Source records:

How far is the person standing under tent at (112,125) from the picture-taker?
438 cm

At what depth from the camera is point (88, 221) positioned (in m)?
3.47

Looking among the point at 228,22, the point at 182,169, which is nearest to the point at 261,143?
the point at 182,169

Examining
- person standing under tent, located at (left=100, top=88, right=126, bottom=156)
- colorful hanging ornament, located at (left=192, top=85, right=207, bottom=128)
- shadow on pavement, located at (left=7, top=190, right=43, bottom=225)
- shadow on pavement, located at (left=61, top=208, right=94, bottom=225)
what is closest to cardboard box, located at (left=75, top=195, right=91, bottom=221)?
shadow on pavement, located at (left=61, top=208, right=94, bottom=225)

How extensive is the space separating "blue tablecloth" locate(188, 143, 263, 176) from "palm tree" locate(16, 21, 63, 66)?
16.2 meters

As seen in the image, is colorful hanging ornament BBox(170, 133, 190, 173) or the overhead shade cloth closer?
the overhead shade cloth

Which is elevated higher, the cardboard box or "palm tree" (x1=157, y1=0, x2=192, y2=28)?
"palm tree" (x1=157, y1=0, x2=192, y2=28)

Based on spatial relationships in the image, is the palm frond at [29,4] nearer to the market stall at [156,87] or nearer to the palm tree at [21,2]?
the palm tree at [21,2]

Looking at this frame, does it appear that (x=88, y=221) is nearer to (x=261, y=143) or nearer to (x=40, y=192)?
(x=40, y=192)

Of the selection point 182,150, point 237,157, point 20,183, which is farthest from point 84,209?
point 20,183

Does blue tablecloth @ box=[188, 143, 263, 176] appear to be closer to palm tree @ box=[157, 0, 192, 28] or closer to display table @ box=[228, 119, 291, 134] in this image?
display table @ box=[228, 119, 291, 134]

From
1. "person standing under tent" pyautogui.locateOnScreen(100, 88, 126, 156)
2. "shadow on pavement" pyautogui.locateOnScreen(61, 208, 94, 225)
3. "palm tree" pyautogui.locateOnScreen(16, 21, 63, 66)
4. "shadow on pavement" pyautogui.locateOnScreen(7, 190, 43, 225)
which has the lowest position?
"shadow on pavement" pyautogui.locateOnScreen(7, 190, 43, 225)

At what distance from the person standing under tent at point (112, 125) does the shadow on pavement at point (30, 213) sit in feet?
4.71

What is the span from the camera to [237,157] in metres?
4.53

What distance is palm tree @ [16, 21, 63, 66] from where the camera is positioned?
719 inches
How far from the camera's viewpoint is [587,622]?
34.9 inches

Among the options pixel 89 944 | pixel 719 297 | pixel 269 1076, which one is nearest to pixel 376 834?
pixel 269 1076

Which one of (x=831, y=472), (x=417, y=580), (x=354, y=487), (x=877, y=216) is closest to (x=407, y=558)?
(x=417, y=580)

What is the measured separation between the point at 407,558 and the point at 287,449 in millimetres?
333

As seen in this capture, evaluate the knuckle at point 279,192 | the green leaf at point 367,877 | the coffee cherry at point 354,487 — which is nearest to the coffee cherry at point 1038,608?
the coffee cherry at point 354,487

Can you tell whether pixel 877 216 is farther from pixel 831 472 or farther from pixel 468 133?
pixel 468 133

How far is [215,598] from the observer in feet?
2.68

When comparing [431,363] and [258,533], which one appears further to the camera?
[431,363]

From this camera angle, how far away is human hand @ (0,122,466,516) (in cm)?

Requirement:
Take the line with "At what distance" and all lines after it through the end of the records, and write them out exactly; include nothing else.

Expected answer:
At what distance from the person standing under tent at point (112, 125) does the shadow on pavement at point (30, 213) sit in feet?
4.71

What is the span from the camera to [237,157] in metres?
4.53

What distance is palm tree @ [16, 21, 63, 66] from where the camera is positioned?
719 inches
How far from the camera's viewpoint is [587,622]?
34.9 inches

Among the options pixel 89 944 | pixel 719 297 | pixel 269 1076, which one is nearest to pixel 376 834?
pixel 269 1076

Which one of (x=831, y=472), (x=417, y=580), (x=354, y=487), (x=877, y=216) is closest to (x=407, y=558)?
(x=417, y=580)

What is the measured separation between the point at 407,558 and the point at 287,449 in millimetres?
333

As seen in this capture, evaluate the knuckle at point 279,192 | the green leaf at point 367,877 | the coffee cherry at point 354,487 — which is nearest to the coffee cherry at point 1038,608?
the coffee cherry at point 354,487

Can you tell whether pixel 877 216 is farther from pixel 831 472 or farther from pixel 468 133?
pixel 468 133

How far is [215,598] from the observer in feet?
2.68

When comparing [431,363] and [258,533], which one appears further to the camera?
[431,363]

From this camera angle, how far away is human hand @ (0,122,466,516) (in cm)?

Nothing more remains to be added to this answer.